Hi, i'll be back home to test anything in about a week

cyring commented 1 year ago

@KeithMyers

I have prepared the archlinux-corefreq-dev.iso (870M) that you can boot from USB.

It will auto build and start CoreFreq inside latest Arch Linux kernel.

Please let me know if you can get the Memory Controller from it ?

KeithMyers commented 1 year ago

Doesn't seem to have fixed it. Dec 22 20:00:57 Pipsqueek kernel: [25924.481858] CoreFreq: AMD_SMN_Read(0, b50104) TryLock

Within JSON, I noticed amd-pstate which is also doing SMN calls. Surely a SMU conflict between drivers. Can you unload, blacklist it, also k10temp; and post UMC and log errors?

EDIT: if it makes things easier, I can provide an ISO image with prerequisites to run CoreFreq ?

No sure what you mean by ISO image. I have tried every way I could find of disabling amd-pstate but am unable to return to acpi_freq scaling governor. It seems to be locked on this mobo. There is no CPPC enable/disable in this BIOS like there is on my C7H mobos.

cyring commented 1 year ago

Doesn't seem to have fixed it. Dec 22 20:00:57 Pipsqueek kernel: [25924.481858] CoreFreq: AMD_SMN_Read(0, b50104) TryLock

Within JSON, I noticed amd-pstate which is also doing SMN calls. Surely a SMU conflict between drivers. Can you unload, blacklist it, also k10temp; and post UMC and log errors? EDIT: if it makes things easier, I can provide an ISO image with prerequisites to run CoreFreq ?

No sure what you mean by ISO image. I have tried every way I could find of disabling amd-pstate but am unable to return to acpi_freq scaling governor. It seems to be locked on this mobo. There is no CPPC enable/disable in this BIOS like there is on my C7H mobos.

ISO is made without amd_pstate

You can also blacklist it with:

initcall_blacklist=amd_pstate_init
amd_pstate.shared_mem=0
initcall_blacklist=acpi_cpufreq_init

To my concern, no driver at all, amd_pstate and acpi_cpufreq, leads to the best performances.

KeithMyers commented 1 year ago

OK, I get it. A complete Arch boot image. I am downloading on my slow connection now. Will give that a try to help you troubleshoot my hardware.

KeithMyers commented 1 year ago

I tried the initcall blacklist=amd_pstate_init in the grub command line like I found online.
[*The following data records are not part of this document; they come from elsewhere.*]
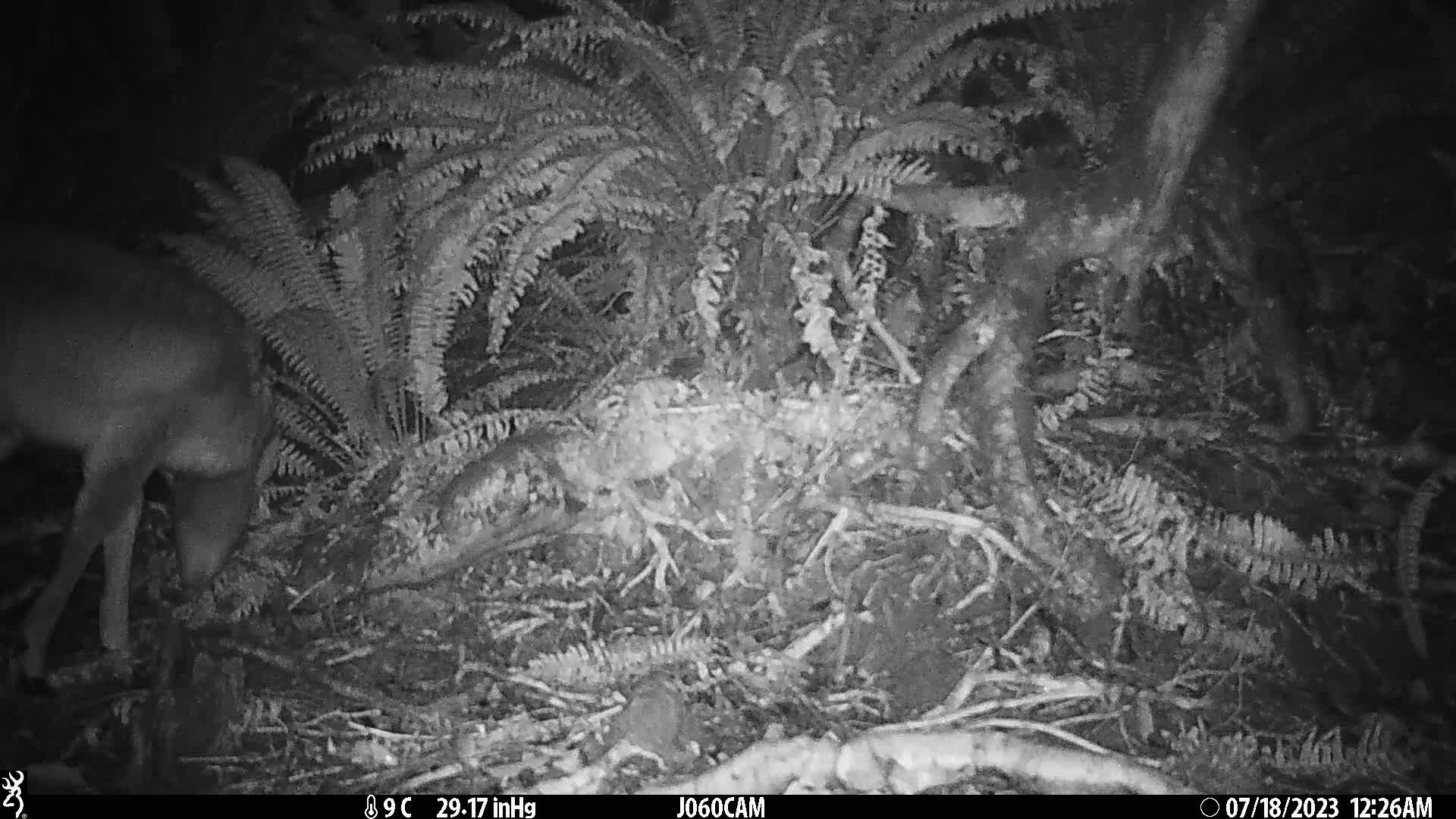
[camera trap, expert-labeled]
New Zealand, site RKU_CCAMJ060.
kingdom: Animalia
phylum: Chordata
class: Mammalia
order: Artiodactyla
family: Cervidae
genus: Odocoileus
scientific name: Odocoileus virginianus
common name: white-tailed deer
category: white tailed deer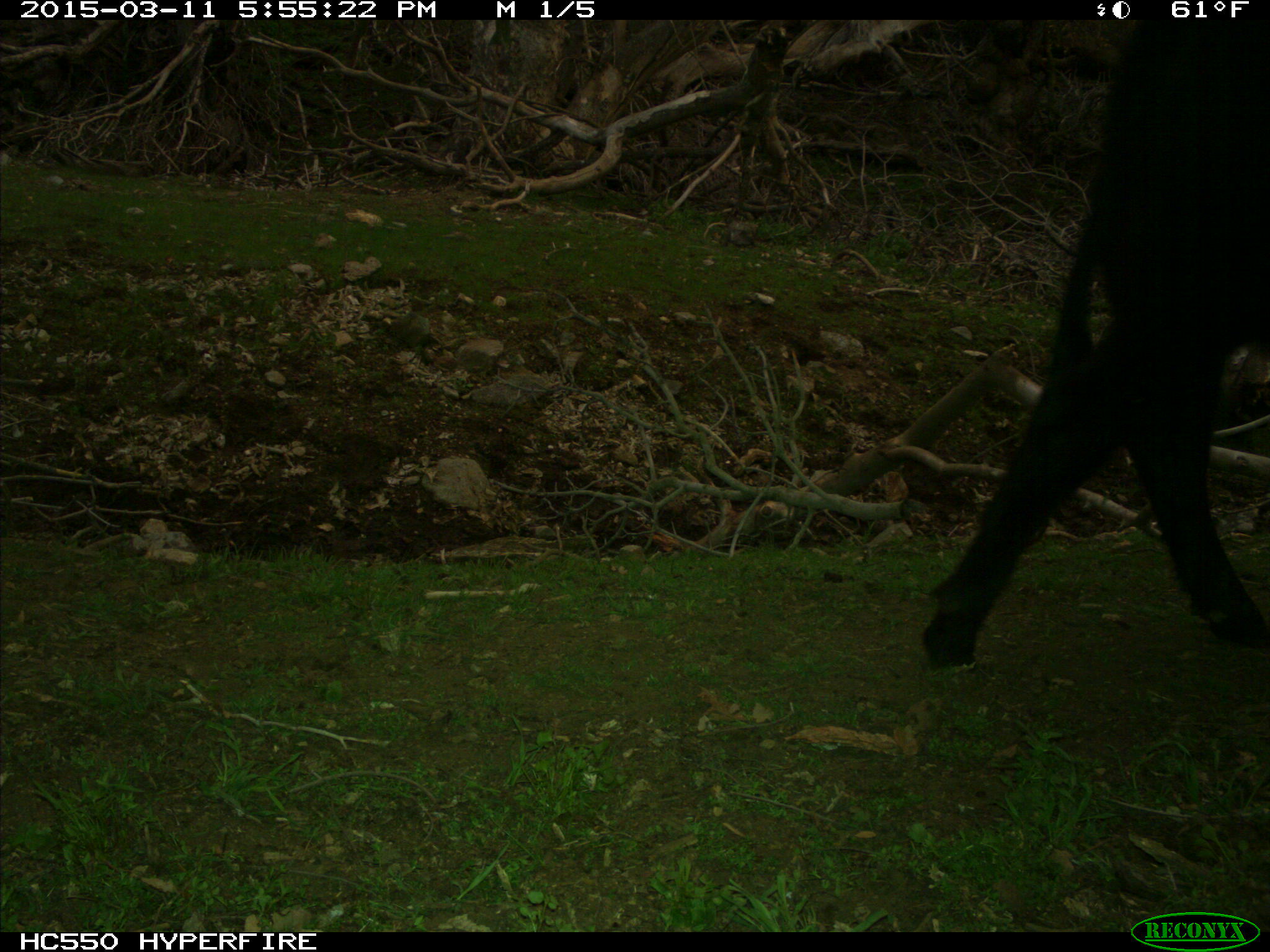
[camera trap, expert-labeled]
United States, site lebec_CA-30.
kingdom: Animalia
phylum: Chordata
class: Mammalia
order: Artiodactyla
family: Bovidae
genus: Bos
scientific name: Bos taurus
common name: domestic cow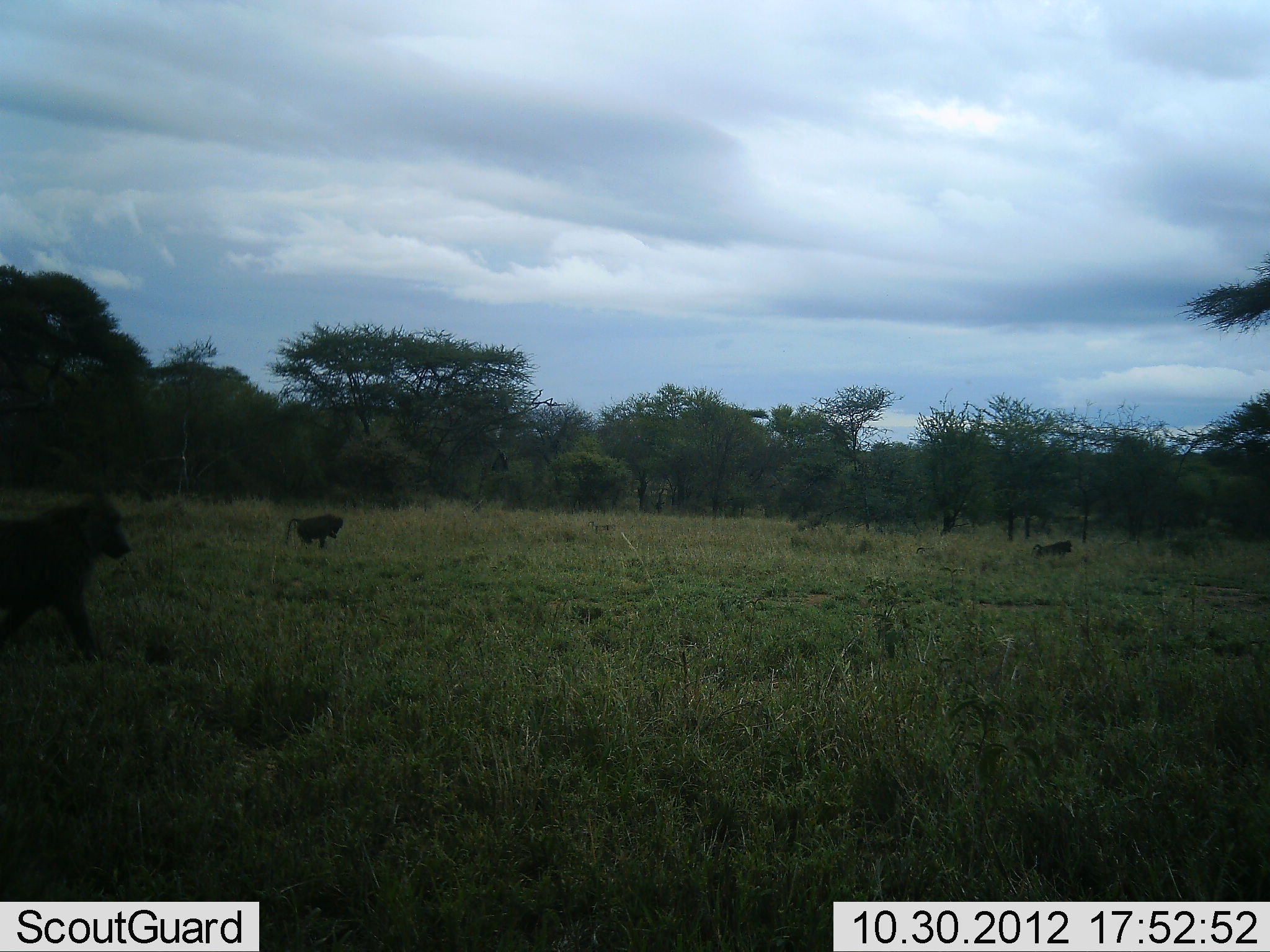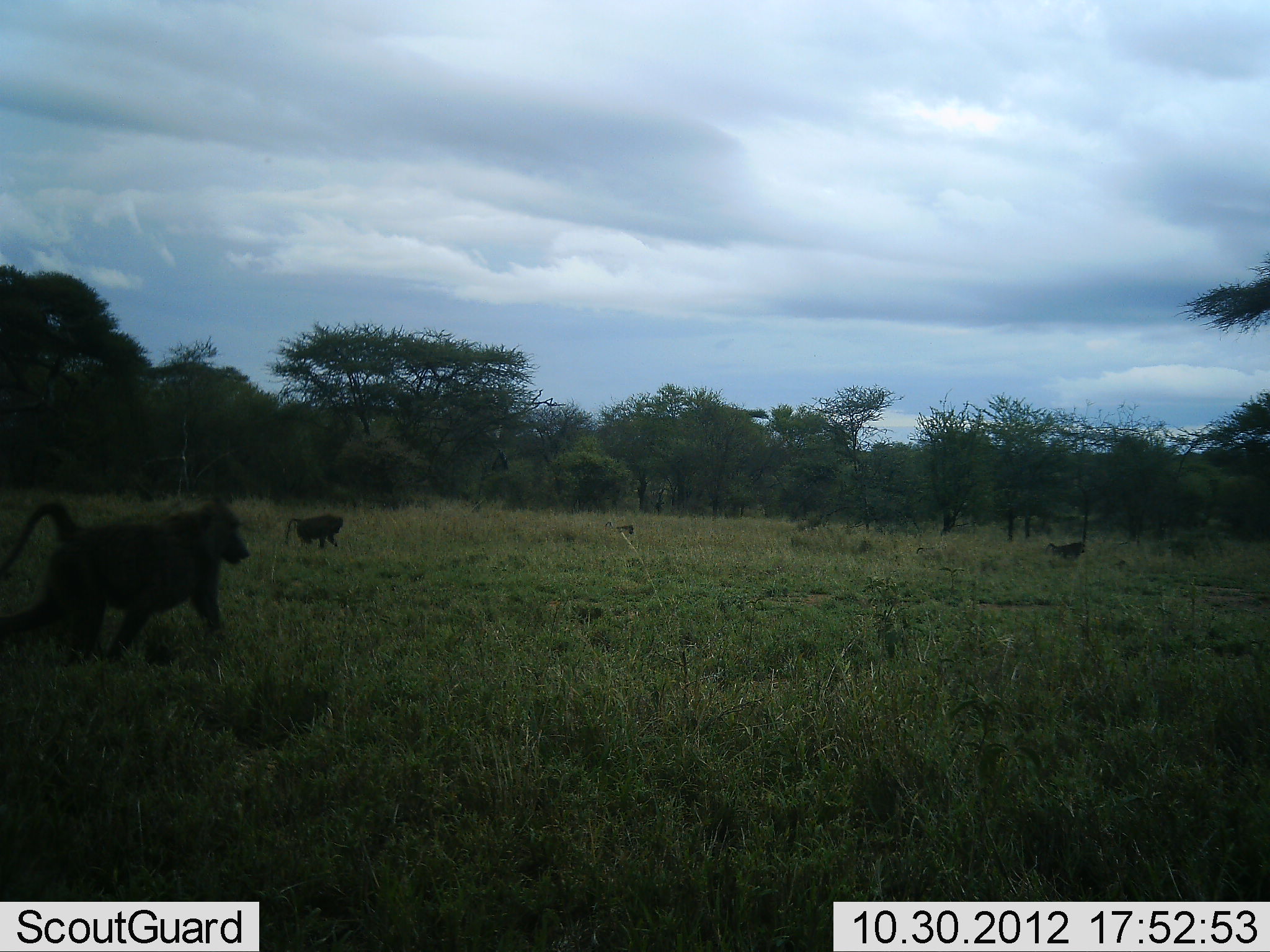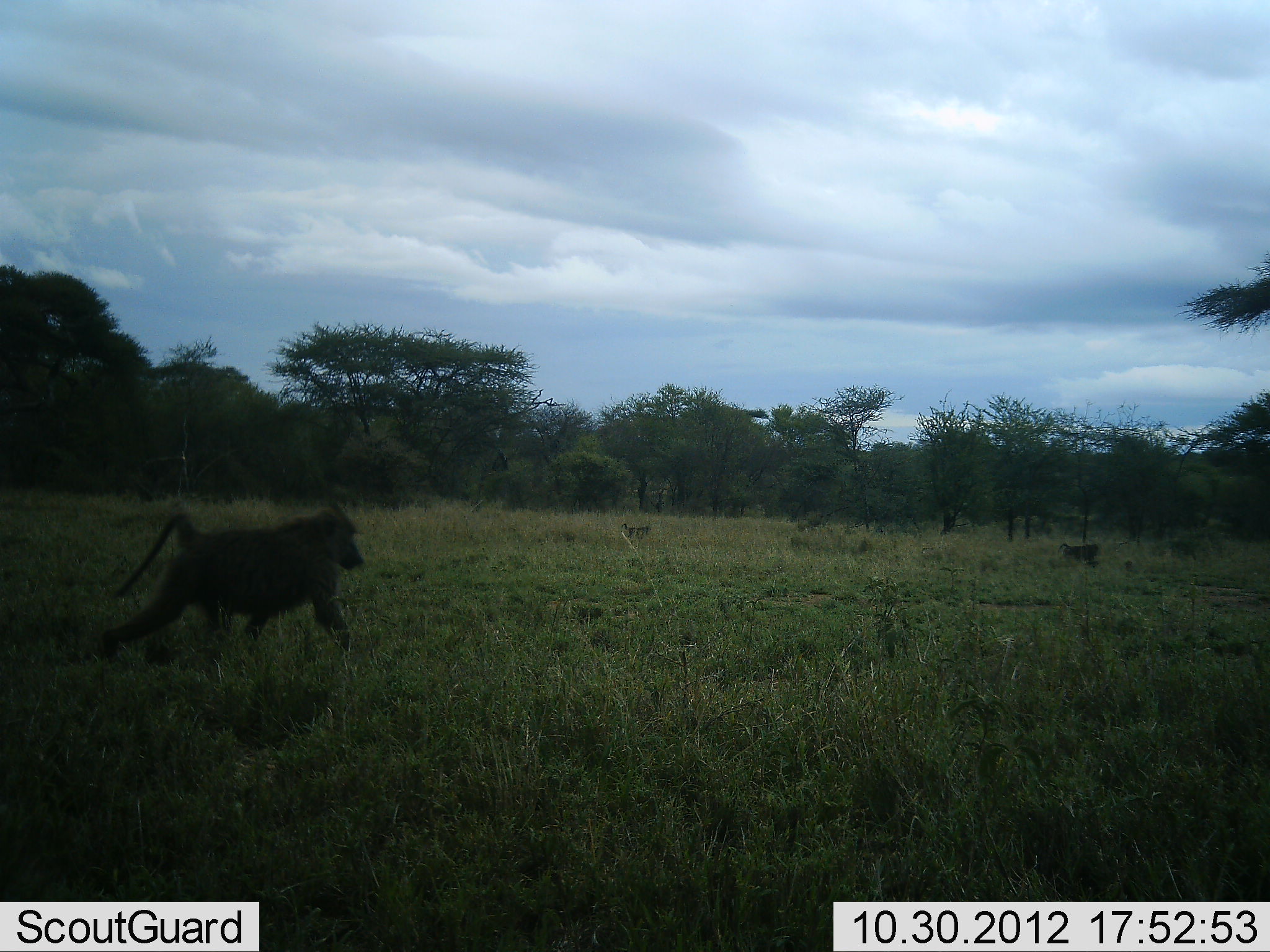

Did not remove amd_pstate scaling governor.

I did not have the amd_pstate.shared_mem=0 statement though.

cyring commented 1 year ago

I tried the initcall blacklist=amd_pstate_init in the grub command line like I found online. Did not remove amd_pstate scaling governor.

I did not have the amd_pstate.shared_mem=0 statement though.

What's your Linux distribution ? Can't you build a kernel without the AMD driver in menuconfig ?

KeithMyers commented 1 year ago

Ubuntu 22.04.1 LTS is the distro.

I've never attempted to build a kernel before. Would not know how unless I found some guide somewhere of exactly what is needed.

cyring commented 1 year ago

OK, I get it. A complete Arch boot image. I am downloading on my slow connection now. Will give that a try to help you troubleshoot my hardware.

Hello,

Did you have a chance to run the ISO ? Usage is documented in the Wiki > LiveCD

If you are getting the UMC, a screenshot is welcomed.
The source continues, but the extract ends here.